---------- Task data
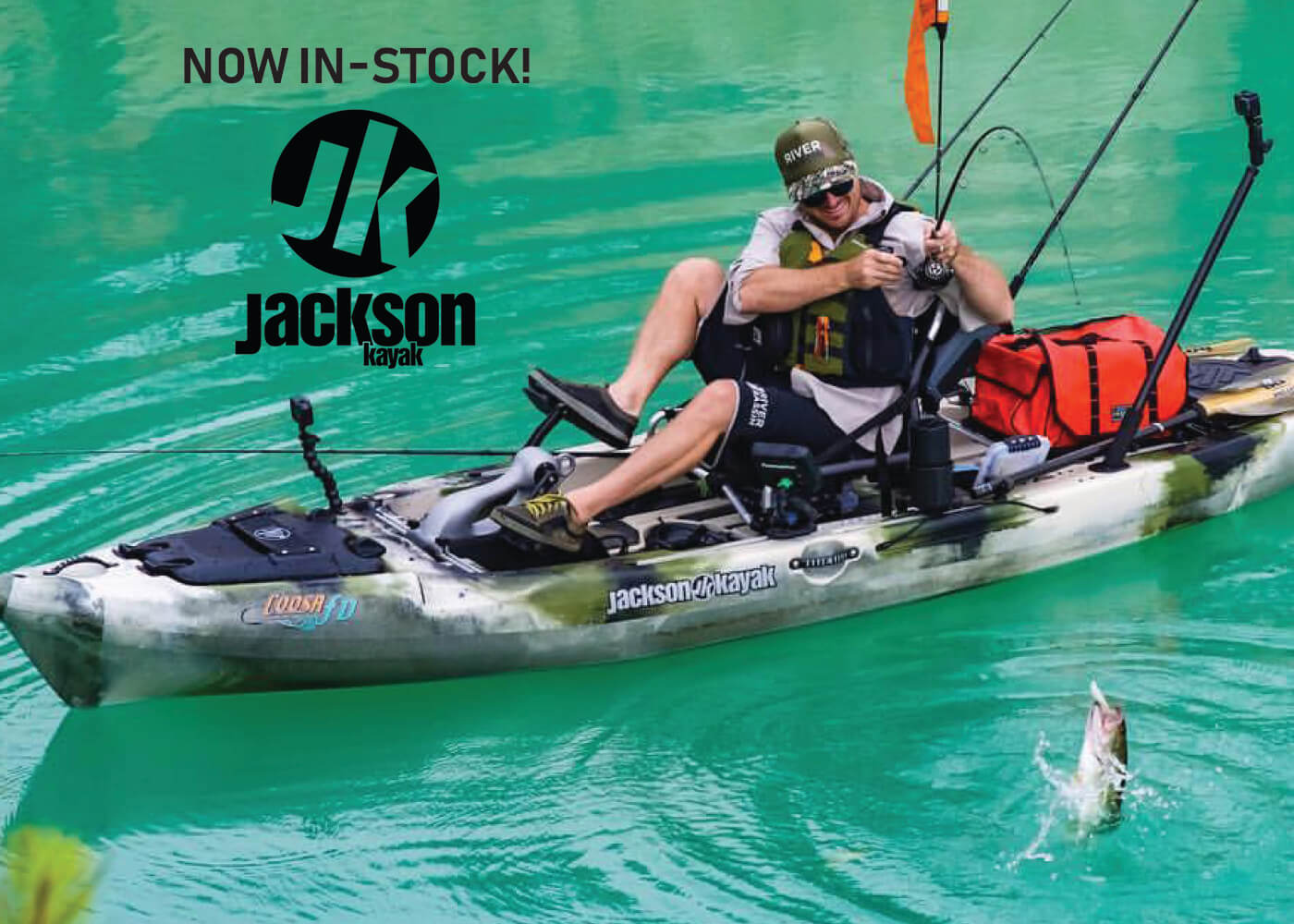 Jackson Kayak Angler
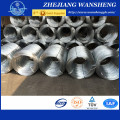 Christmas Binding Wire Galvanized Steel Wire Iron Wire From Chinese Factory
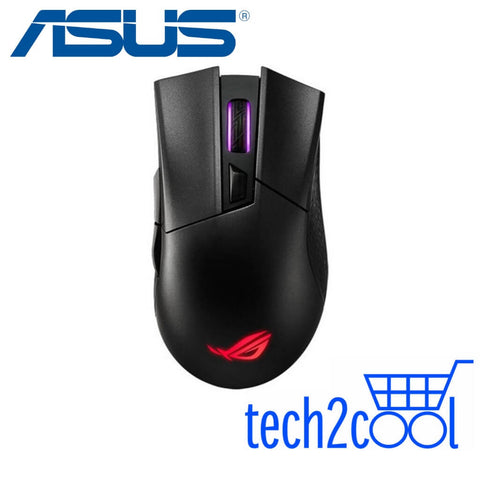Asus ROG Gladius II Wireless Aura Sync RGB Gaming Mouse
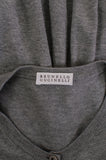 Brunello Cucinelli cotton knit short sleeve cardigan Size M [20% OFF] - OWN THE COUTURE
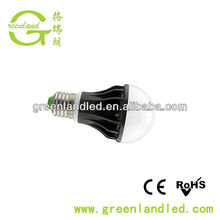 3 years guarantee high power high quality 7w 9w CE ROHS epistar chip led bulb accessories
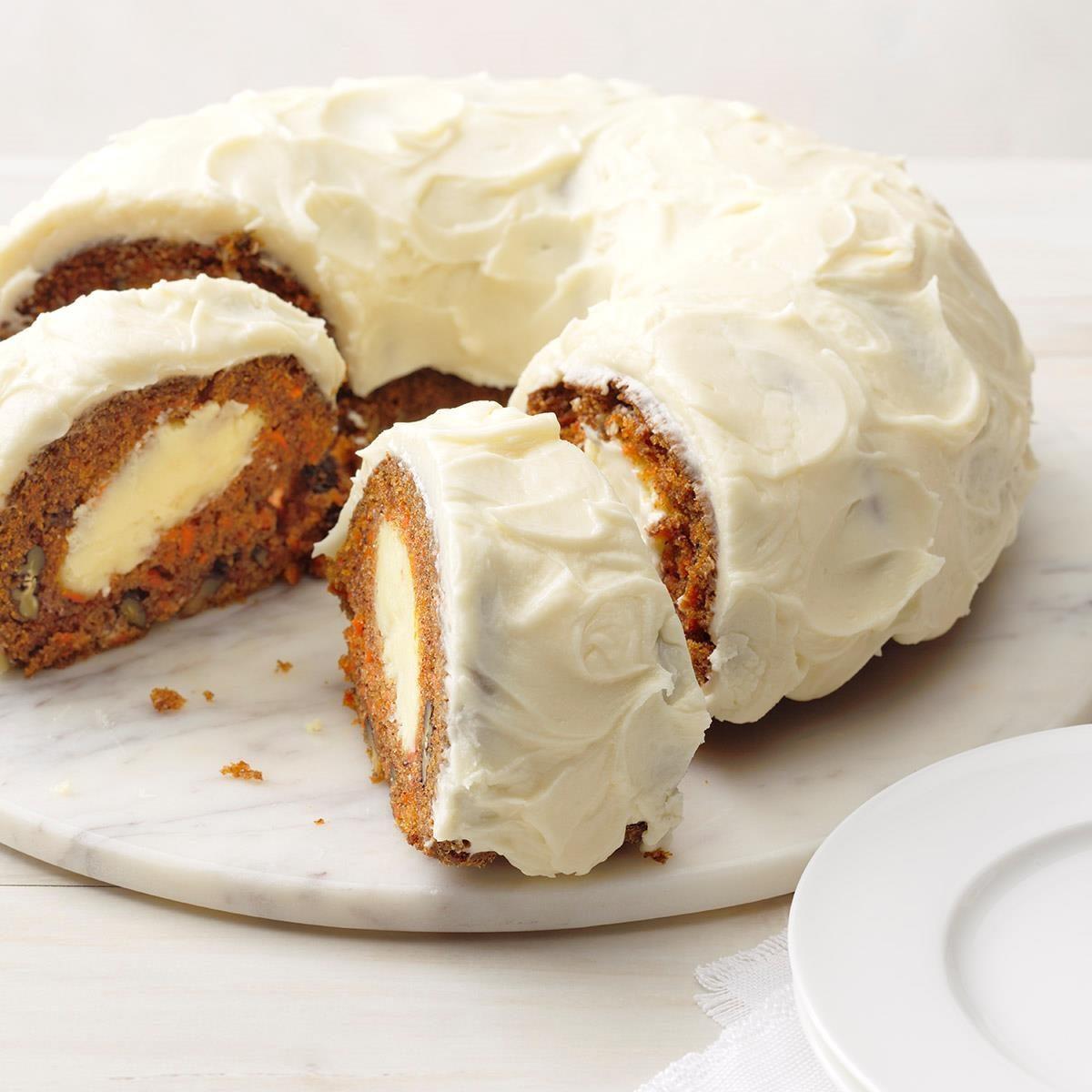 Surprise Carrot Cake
--------------------
◆ **Exercise objective**
Write the material out again word for word and omit any images.

◆ **Result for this exercise**
 Jackson Kayak Angler
 Christmas Binding Wire Galvanized Steel Wire Iron Wire From Chinese Factory
Asus ROG Gladius II Wireless Aura Sync RGB Gaming Mouse
 Brunello Cucinelli cotton knit short sleeve cardigan Size M [20% OFF] - OWN THE COUTURE
 3 years guarantee high power high quality 7w 9w CE ROHS epistar chip led bulb accessories
 Surprise Carrot Cake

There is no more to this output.